No había nadie de servicio en el
ascensor, de modo que subieron a pie por la escalera, silenciosos y un poco
turbados por el encuentro con el doctor Krokovski. Joachim acompañó a Hans
Castorp hasta la número 34, donde el portero cojo no se había olvidado de
depositar el equipaje del recién llegado, y durante un cuarto de hora
continuaron hablando, mientras Hans Castorp sacaba sus pijamas y sus objetos de
tocador, fumando un cigarrillo. Aquella noche no volvería a fumar otro cigarro,
lo que le pareció extraño y bastante insólito.
—Sin duda tiene mucha personalidad
—dijo, y mientras hablaba lanzaba el humo que había aspirado— . Pero es tan
pálido como la cera. ¡Y cómo va calzado! ¡Su aspecto es terrible! ¡Calcetines
grises y sandalias! ¿Te fijaste que al final se ofendió?
—Es bastante susceptible —dijo
Joachim—. No deberías haber rechazado tan bruscamente sus cuidados médicos, al
menos el tratamiento psíquico. No le gusta que se prescinda de eso. Yo tampoco
gozo de su estima porque no suelo hacerle muchas confidencias. Pero de vez en
cuando le cuento algún sueño para que tenga algo que disecar.
—Bueno, supongo que he estado un poco
brusco dijo Castorp algo molesto, pues estaba descontento consigo mismo por
haber podido herir a alguien, al tiempo que el cansancio de la noche le
dominaba con una fuerza redoblada.
—Buenas noches —dijo— , me muero de
sueño.
—A las ocho vendré a buscarte para ir
a desayunar anunció Joachim al salir.
Hans Castorp se lavó un poco. Quedó
dormido apenas apagó la lamparilla de la mesa de noche, pero se sobresaltó un
momento al recordar que alguien había muerto dos días antes en su misma cama.

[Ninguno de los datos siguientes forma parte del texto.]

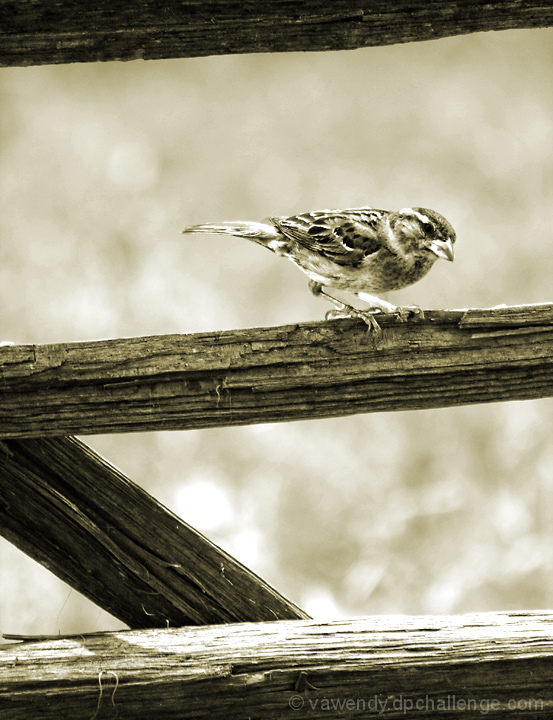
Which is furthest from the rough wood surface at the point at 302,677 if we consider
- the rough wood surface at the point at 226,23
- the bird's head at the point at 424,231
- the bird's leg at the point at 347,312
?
the bird's head at the point at 424,231

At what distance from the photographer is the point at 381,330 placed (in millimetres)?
1394

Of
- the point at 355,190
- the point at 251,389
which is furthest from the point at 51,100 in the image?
the point at 251,389

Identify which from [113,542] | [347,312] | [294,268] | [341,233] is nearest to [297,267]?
[294,268]

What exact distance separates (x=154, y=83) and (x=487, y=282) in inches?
64.6

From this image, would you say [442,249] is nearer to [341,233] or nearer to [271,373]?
Result: [341,233]

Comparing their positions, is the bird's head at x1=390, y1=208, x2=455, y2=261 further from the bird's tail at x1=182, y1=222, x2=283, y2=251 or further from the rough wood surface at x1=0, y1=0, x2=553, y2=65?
the rough wood surface at x1=0, y1=0, x2=553, y2=65

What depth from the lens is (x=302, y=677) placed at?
1.44 metres

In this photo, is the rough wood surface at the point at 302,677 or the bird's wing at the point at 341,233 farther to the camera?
the bird's wing at the point at 341,233

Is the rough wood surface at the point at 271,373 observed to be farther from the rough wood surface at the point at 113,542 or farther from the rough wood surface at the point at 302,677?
the rough wood surface at the point at 302,677

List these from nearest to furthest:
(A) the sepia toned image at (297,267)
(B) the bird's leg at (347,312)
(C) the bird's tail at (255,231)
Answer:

«Sin duda no es la primera vez —se
dijo, como si esto pudiese tranquilizarle— . Es un lecho de muerte, un lecho de
muerte completamente vulgar.»
Y se quedó dormido.
Pero apenas lo hubo hecho comenzó a
soñar y soñó casi sin interrupción hasta la mañana siguiente. Vio a Joachim
Ziemssen, en una posición extrañamente retorcida, descender por una pista
oblicua en un trineo. Era de una blancura tan fosforescente como la del doctor
Krokovski, y delante del trineo iba sentado el caballero austríaco de la alta
sociedad, que tenía un aspecto extraordinariamente borroso, como el de alguien
a quien sólo se le ha oído vagamente toser. «Nos tiene completamente sin
cuidado, a nosotros los de aquí arriba», decía Joachim en su incómoda posición,
y luego era él y no el caballero quien tosía de una manera tan atrozmente
pastosa. Al instante, Hans Castorp se echó a llorar y comprendió que debía
correr a la farmacia para comprar crema facial. Pero la señora Iltis estaba
sentada en medio del camino, con su hocico puntiagudo, sosteniendo en la mano
algo que debía de ser sin duda su «esterilizador», pero que no era otra cosa
que una navaja de afeitar. Hans Castorp estalló entonces en un acceso de risa y
pasó de este modo de una emoción a otra, hasta que la luz de la mañana entró
por los postigos de su balcón y le despertó.